Using a local nuisance for good, artists turn the din of cars into a set of arches that illuminate based on the volume of the highway above them.

Karen Summerson
Karen Summerson on October 12, 2012. @KJSummerson

Public art installations are popping up throughout New York City, one of the latest being planned beneath the Gowanus Expressway at Hamilton Ave. in Red Hook, Brooklyn. The Artist Build Collaborative, based in the boro, is responding to the neighborhood’s complaints about the underpass. Not only is it one of the busiest and loudest areas in the neighborhood, but it’s also incredibly dark and dangerous to pass underneath.

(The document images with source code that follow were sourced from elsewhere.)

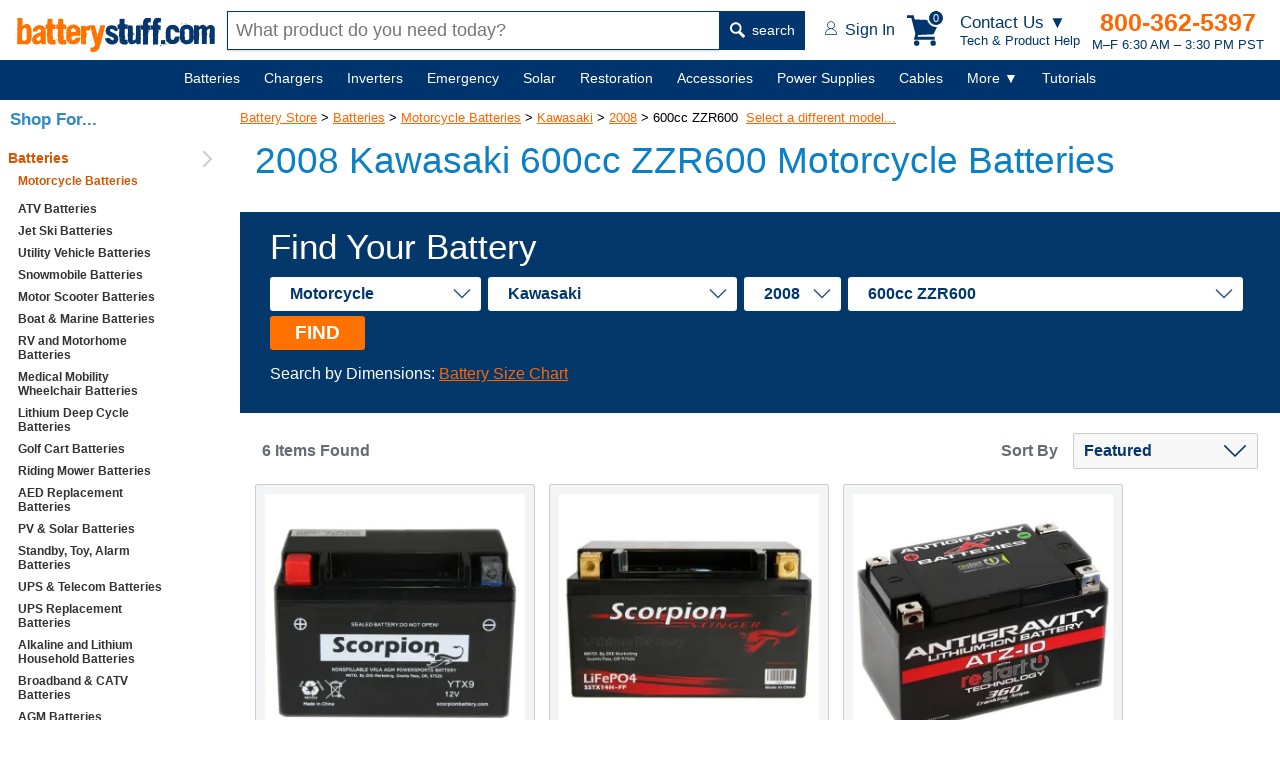

--- FILE ---
content_type: image/svg+xml
request_url: https://res.cloudinary.com/dyuctplmh/image/upload/v1698959286/global/help-icon.svg
body_size: 234
content:
<svg width="29" height="33" viewBox="0 0 29 33" fill="none" xmlns="http://www.w3.org/2000/svg">
<path d="M22.9571 13.2233C20.8791 13.2233 19.1907 14.9373 19.1907 17.0468C19.1907 19.1563 20.8791 20.8703 22.9571 20.8703C25.035 20.8703 26.7234 19.1563 26.7234 17.0468C26.7234 14.9373 25.035 13.2233 22.9571 13.2233ZM6.04294 13.2233C3.96496 13.2233 2.27661 14.9373 2.27661 17.0468C2.27661 19.1563 3.96496 20.8703 6.04294 20.8703C8.12092 20.8703 9.80927 19.1563 9.80927 17.0468C9.80927 14.9373 8.12856 13.2233 6.04294 13.2233ZM1.65016 22.8092C1.01607 23.1116 0.458377 23.5459 0 24.0811V33H12.0935V26.7723L19.4581 31.0844C20.0693 31.4411 20.8562 31.224 21.2076 30.6035C21.559 29.9908 21.3451 29.1765 20.7416 28.8275L10.9094 23.0651L10.6802 22.9333C9.94679 22.53 9.11407 22.3128 8.25843 22.3128H3.83509C3.04821 22.3128 2.30717 22.4912 1.65016 22.8092ZM16.9065 25.2599L21.2993 27.8348C22.407 28.4863 22.8196 29.9133 22.2619 31.0301C21.6125 32.333 20.0769 32.7673 18.8928 32.0771L16.9065 30.9138V33H29V24.0811C28.5416 23.5537 27.9839 23.1194 27.3498 22.8092C26.6852 22.4912 25.9442 22.3051 25.1649 22.3051H20.7416C19.9547 22.3051 19.2136 22.4834 18.5566 22.8092C17.9226 23.1116 17.3649 23.5459 16.9065 24.0811V25.2599ZM15.073 0C11.7497 0 9.05295 2.73772 9.05295 6.1114C9.05295 7.647 9.61064 9.0973 10.6114 10.2141L10.0919 12.3546L11.9636 11.3542C12.5137 11.6644 12.9186 11.866 13.5832 12.0367C14.0569 12.1608 14.5611 12.2228 15.073 12.2228C18.3886 12.2228 21.093 9.48508 21.093 6.1114C21.093 2.73772 18.3962 0 15.073 0ZM11.9178 5.49871H11.3525V4.35088H15.0271V5.49871H11.9178ZM11.9178 7.70129H11.3525V6.55347H17.5711V7.70129H11.9178Z" fill="#00356E"/>
</svg>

Valeria Bianco, creative director of the collaborative shared their experiences:

We noticed that while we were walking, we were barely able to talk to each other and it was really, really dark. So we got this really simple idea that we wanted to create something out of the negative and turn it into positive, and we found out this is positive.

The project, Silent Lights, consists of six colored rectangular gates made from steel and aluminum. The metal is perforated, so sun can stream through during the day. At night, the LED lights pulsate in waves, translating the sounds of traffic into bursts of color. The intensity of the color also increases as the sounds heighten.

It will cost a total of $50,000 and be on display between 11 months and 2 years, depending on the discretion of the DOT. Over half of the funds have been donated and raised already, and the collaborative is continuing to raise money.